Larraz et al. [22] use the notion of an edge-closed quasi-invariant (a set of states that, one reached, cannot be escaped) as a generalization of recurrent set. They encode the search for such set as a max-SMT problem.

We note that the above analyses focus on proving non-termination, while we consider a sub-problem of finding a recurrent set. To prove non-termination of a program we would need to show that a recurrent set is reachable from the program entry.

The analysis implemented in E-HSF [11] allows to specify the semantics of programs and express verified properties in the form of \(\forall \exists \) quantified Horn clauses extended with well-foundedness conditions. In particular, the input language allows to query for the existence of universal and existential recurrent sets. The implementation is to our knowledge targeted at linear programs and relies on Farkas’ lemma.

7 Conclusion and Future Work

We have described a forward technique for finding recurrent sets in imperative programs where loops of a specific form are the source of non-termination. The recurrent sets that we produce are genuine, but may not be reachable from the program entry. We applied our analysis to numeric and heap-manipulating programs and were successful if (i) we were able to capture the paths through the program that infinite traces take, and (ii) we were able to perform enough case splits to isolate the recurrent set into a separate set of abstract states. The latter point can benefit from heuristics in some cases.

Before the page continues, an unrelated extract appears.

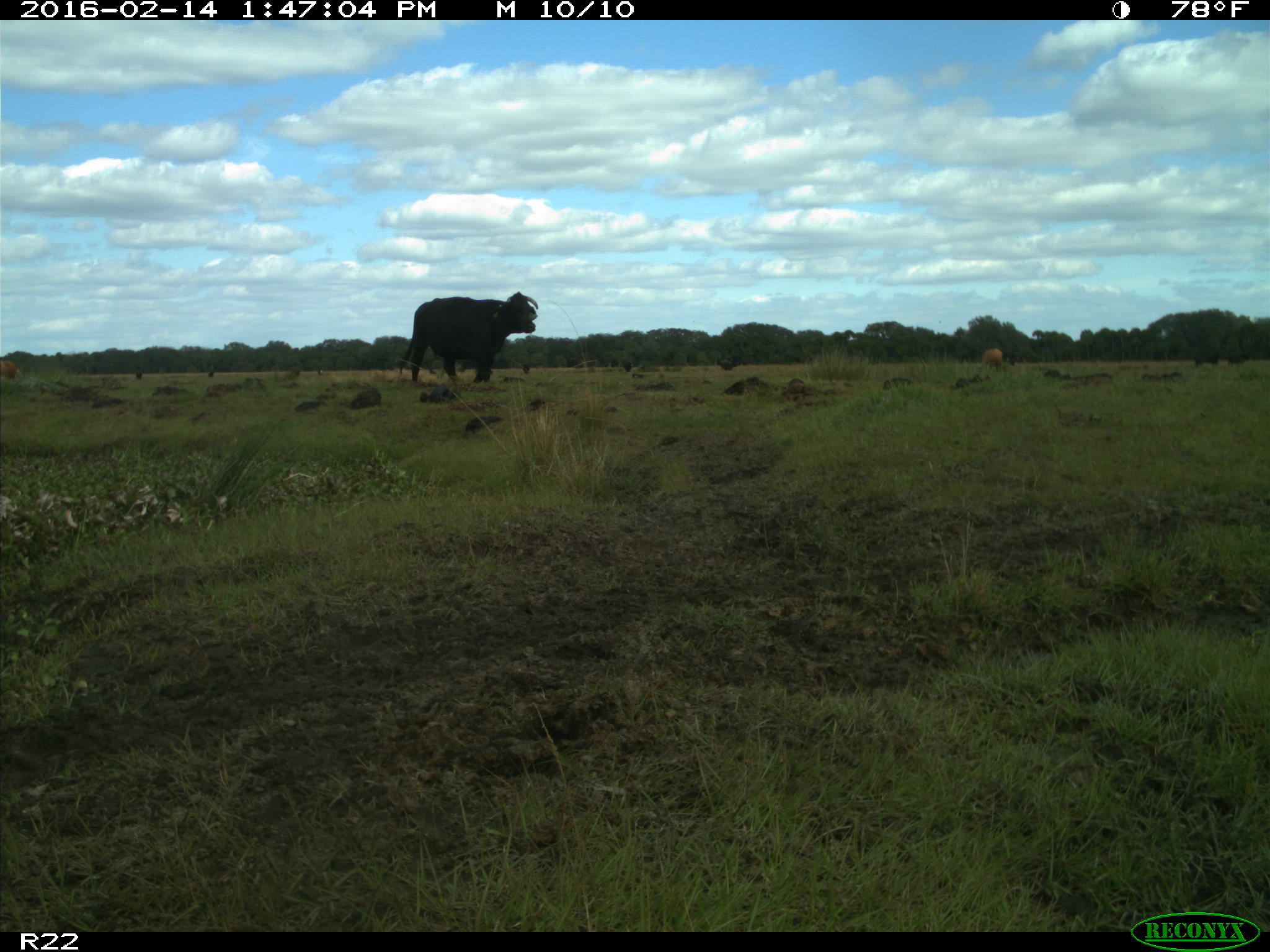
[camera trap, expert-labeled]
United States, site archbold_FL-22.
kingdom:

Our analysis only admits structured programs without goto statements and a restricted form of loops: while-loops without statements that affect control flow (break, continue, etc.). One direction for future work is to enable the analysis of a larger class of loops: either by introducing relevant program transformations and studying their effect on the outcome of the analysis or by extending the technique to handle more complicated control flow graphs. Another direction is to solidify the analysis: eliminate the need for a separate forward pre-analysis by weaving it into the main algorithm, introduce a proper trace partitioning, etc.